First, Δzr was larger following accuracy instructions, suggesting that a preference for accurate responding increased priming’s influence on attentional selection of the likely target—that is, increased the bias to select the most recent target’s feature. Second, Δv was greater following speed instructions, suggesting that a preference for fast responding promoted efficient processing of recent target features—whether or not those features distinguished the target on the current trial. Finally, both Δt0 and Δd were larger for accuracy instructions, suggesting that a preference for accuracy increased the reliance on previous encounters with targets while executing the current response.

These results are consistent with selection history affecting at least two processes: (1) attentional selection of the most recent target’s features, and (2) postselection responding. That selection history biased attention toward the target feature can be seen in the PoP effects on zr and v and the influence of the speed–accuracy manipulation on Δzr and Δv, because zr and v reflect bias to select a target and the efficiency of target processing, respectively. Section history’s effect on response execution can be seen in the PoP effects and speed–accuracy interactions for t0 and d. Because t0 and d are assumed to reflect response execution and bias, respectively, the priming effects on t0 and d indicate that selection history influenced postselection decisions.

These countervailing effects resulted in no difference in PoP for MRTs between the speed and accuracy instructions, which shows a benefit of diffusion modeling and the analysis of full RT distributions (e.g., ex-Gaussian; Kristjánsson & Jóhannesson, 2014). Analyses of MRTs alone might obscure underlying processes, so by utilizing modeling, the contributions of specific processes can be uncovered. Indeed, modeling may begin to uncover the relationship between bottom-up, top-down, and selection history processes on visual search and selective attention. Although the RDM analyses used in this study suggest that priming influenced both attentional selection and response execution, the results do not rule out the possibility of selection history enhancing the salience of the preceding target color (preattentive account). Neither the experimental manipulations nor the RDM analysis were set up to examine this additional mechanism that may underlie PoP.

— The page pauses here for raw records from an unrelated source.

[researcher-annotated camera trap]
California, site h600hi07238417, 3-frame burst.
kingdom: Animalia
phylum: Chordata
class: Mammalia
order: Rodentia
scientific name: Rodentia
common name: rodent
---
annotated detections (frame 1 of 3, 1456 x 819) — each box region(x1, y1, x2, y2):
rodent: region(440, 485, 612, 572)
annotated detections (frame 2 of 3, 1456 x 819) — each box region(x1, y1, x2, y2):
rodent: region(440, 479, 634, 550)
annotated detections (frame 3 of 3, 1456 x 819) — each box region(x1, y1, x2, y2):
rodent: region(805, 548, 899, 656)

In short, the results add to those of studies supporting the position that at least two mechanisms are affected by selection history (e.g., Ásgeirsson et al., 2015; Kristjánsson, 2009; Kristjánsson & Campana, 2010; Kristjánsson, Ingvarsdóttir & Teitsdóttir, 2008; Lamy et al., 2010; Yashar et al., 2013). Importantly, the present study is one of only two that have used diffusion modeling to examine selection history’s influence on search. The results replicated and extended those of Tseng et al. (2014) by showing that selection history biased postperceptual response processes in addition to attentional selection. Indeed, the results support those obtained by Ásgeirsson et al. (2015), who modeled search performance on the basis of the assumptions of Bundesen’s (1990) theory of visual attention, and concluded that priming influences at least two mechanisms. Thus, during visual search, selection history biases attention to select the likely target, while also biasing retrieval of the most probable response.